Exercise objective: Take the line that holds "Александр Конторович, Дорога в один конец" and every line after it to the end of the entries, and repeat them exactly without the pictures.

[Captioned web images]
++++++++++

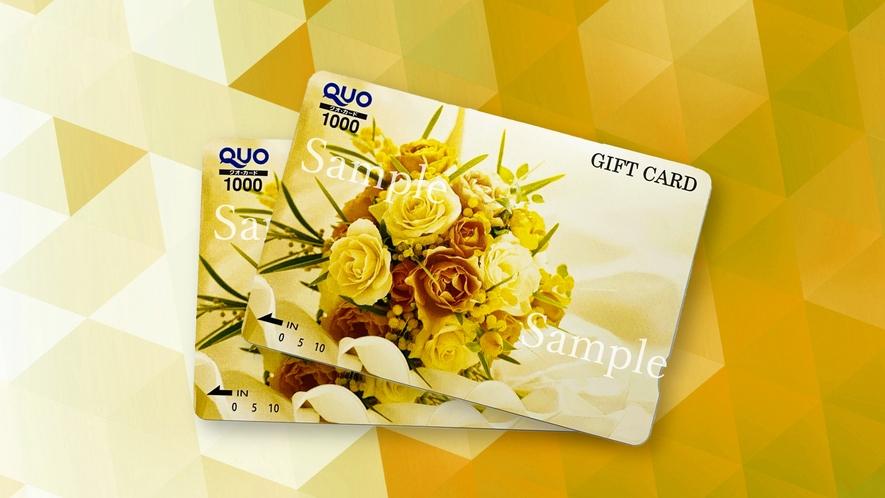 ★QUOカード2,000円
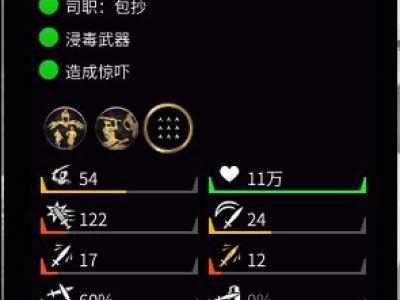 《三国:全面战争》黄巾军步兵输出实测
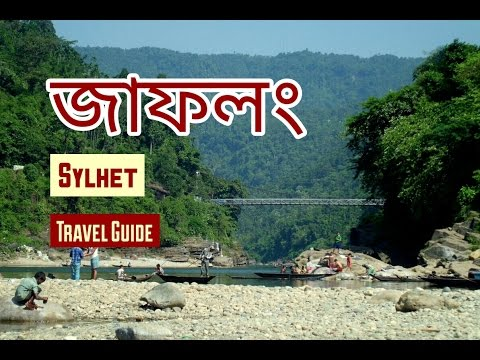 জাফলং। Jaflong । Winter Edition । Travel Guide । Sylhet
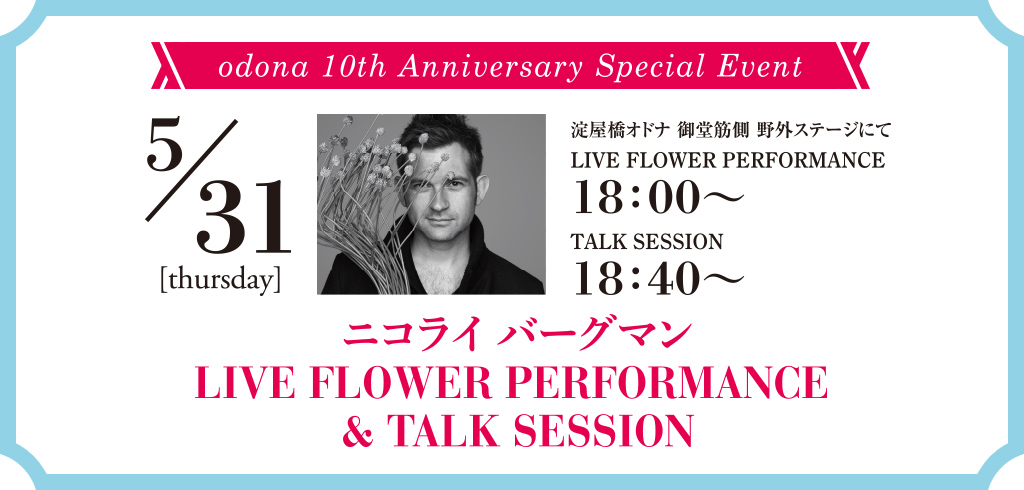 odona 10th Anniversary Special Event ニコライバーグマン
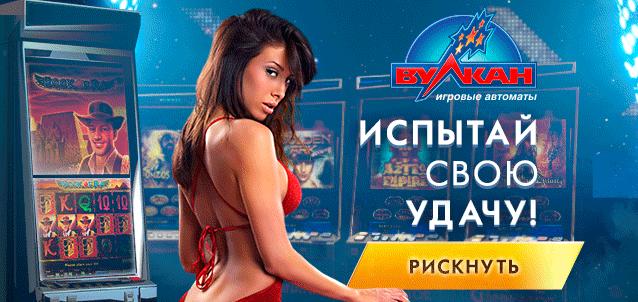 Игровой автомат electrocoin русская рулетка поиграть бесплатно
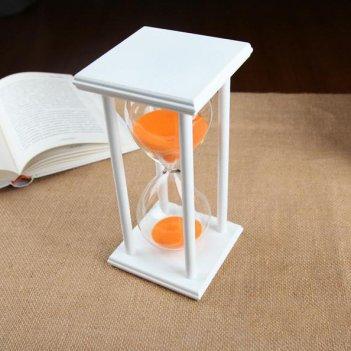 Песочные часы белые с оранжевым песком на 60 минут
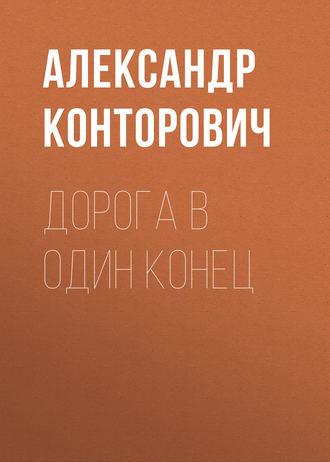 Александр Конторович, Дорога в один конец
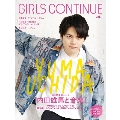 GIRLS CONTINUE Vol.1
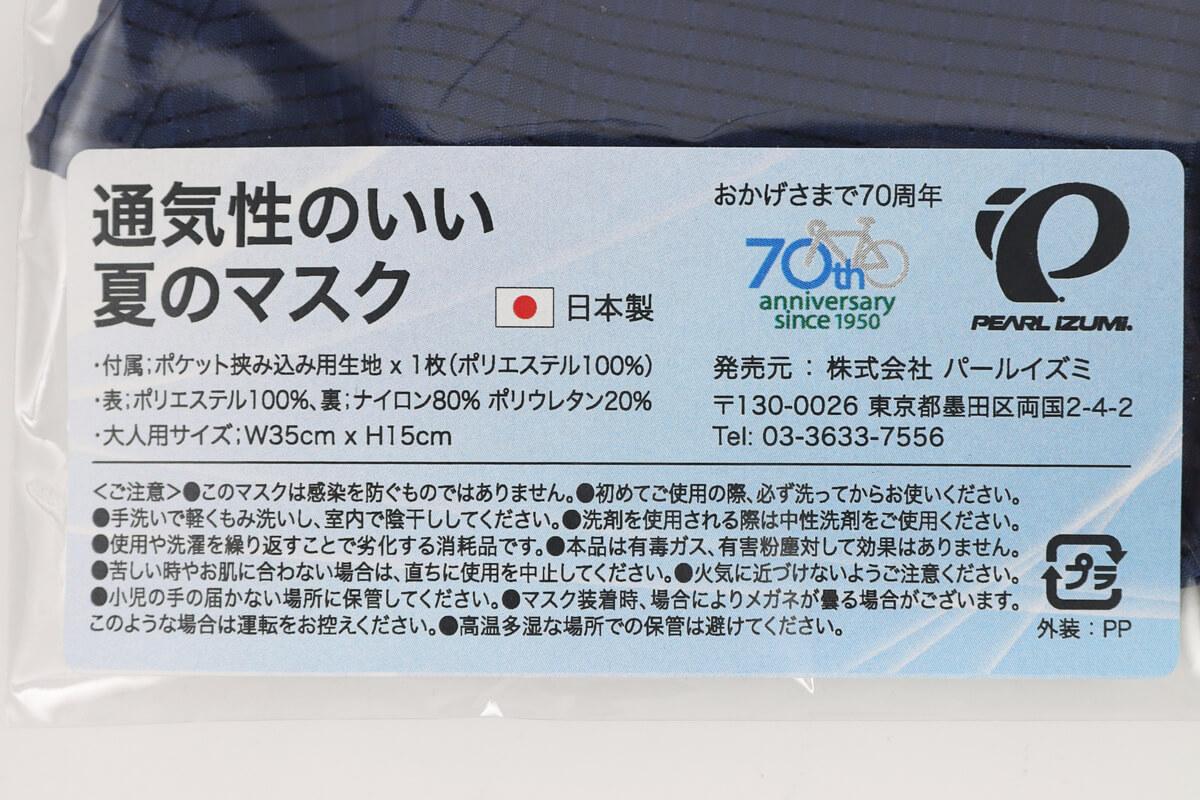 パールイズミのマスク MSK-02の商品説明
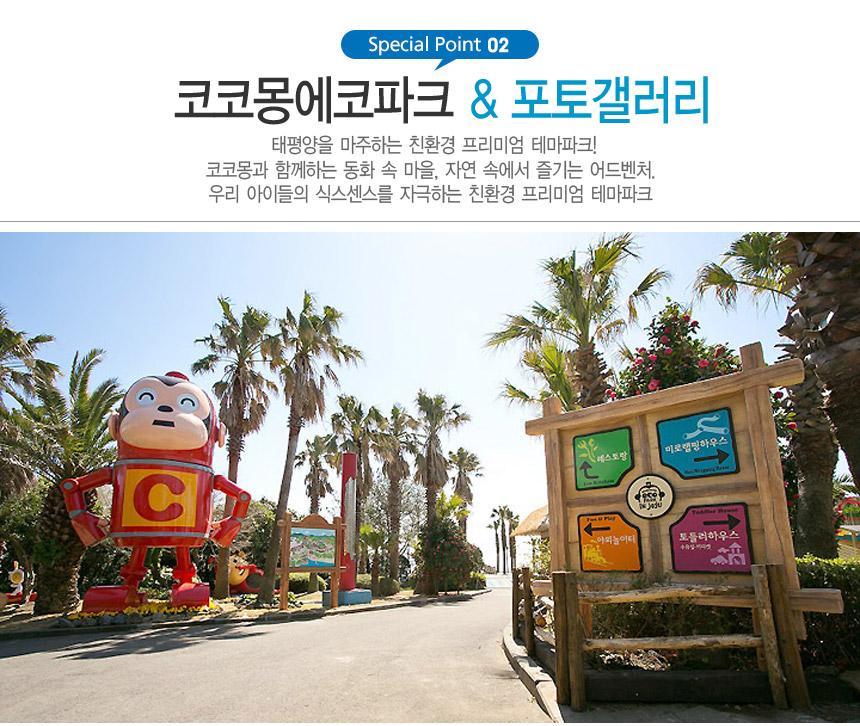 대발이파크+코코몽_05.jpg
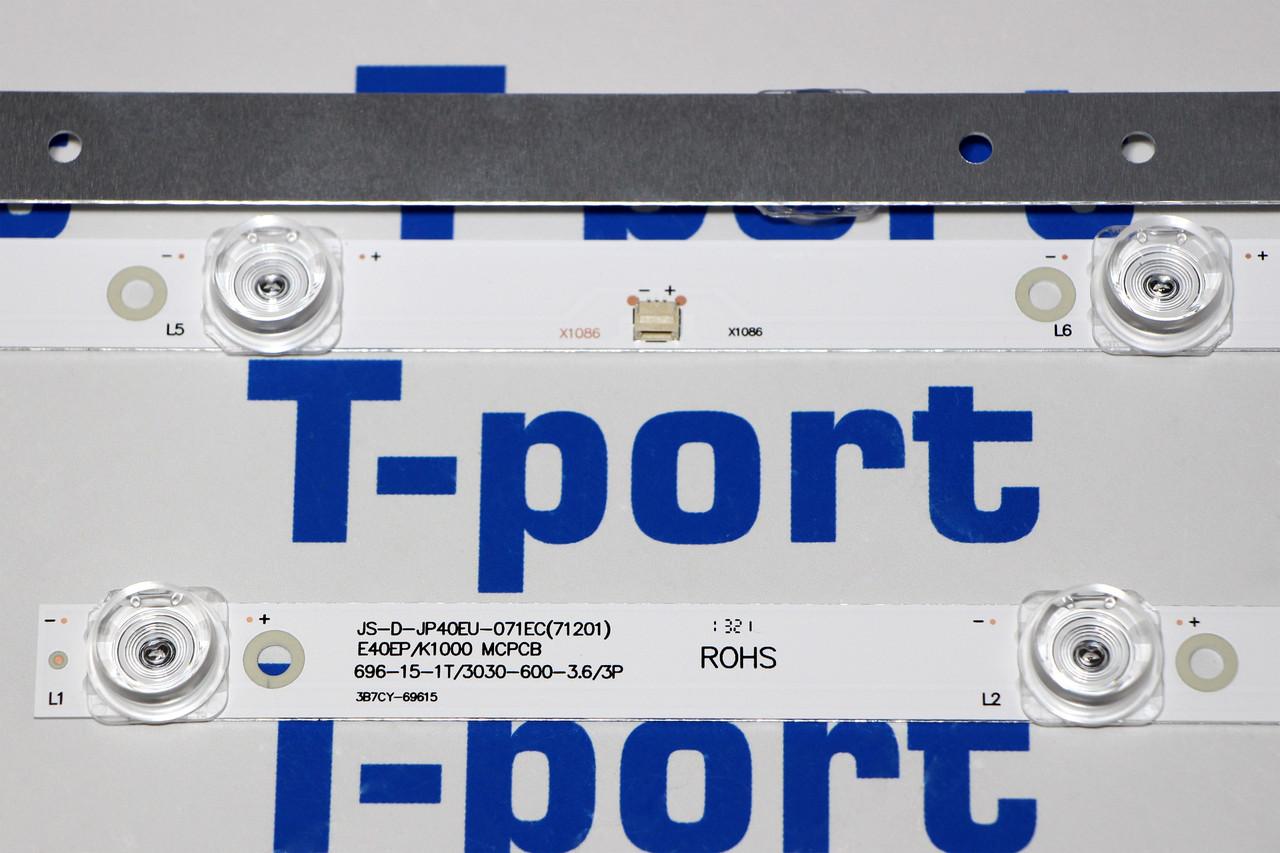 Комплект подсветки JS-D-JP40EU-071EC AKAI UA40EP1100S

++++++++++

Response to the exercise:
 Александр Конторович, Дорога в один конец
 GIRLS CONTINUE Vol.1
 パールイズミのマスク MSK-02の商品説明
 대발이파크+코코몽_05.jpg
 Комплект подсветки JS-D-JP40EU-071EC AKAI UA40EP1100S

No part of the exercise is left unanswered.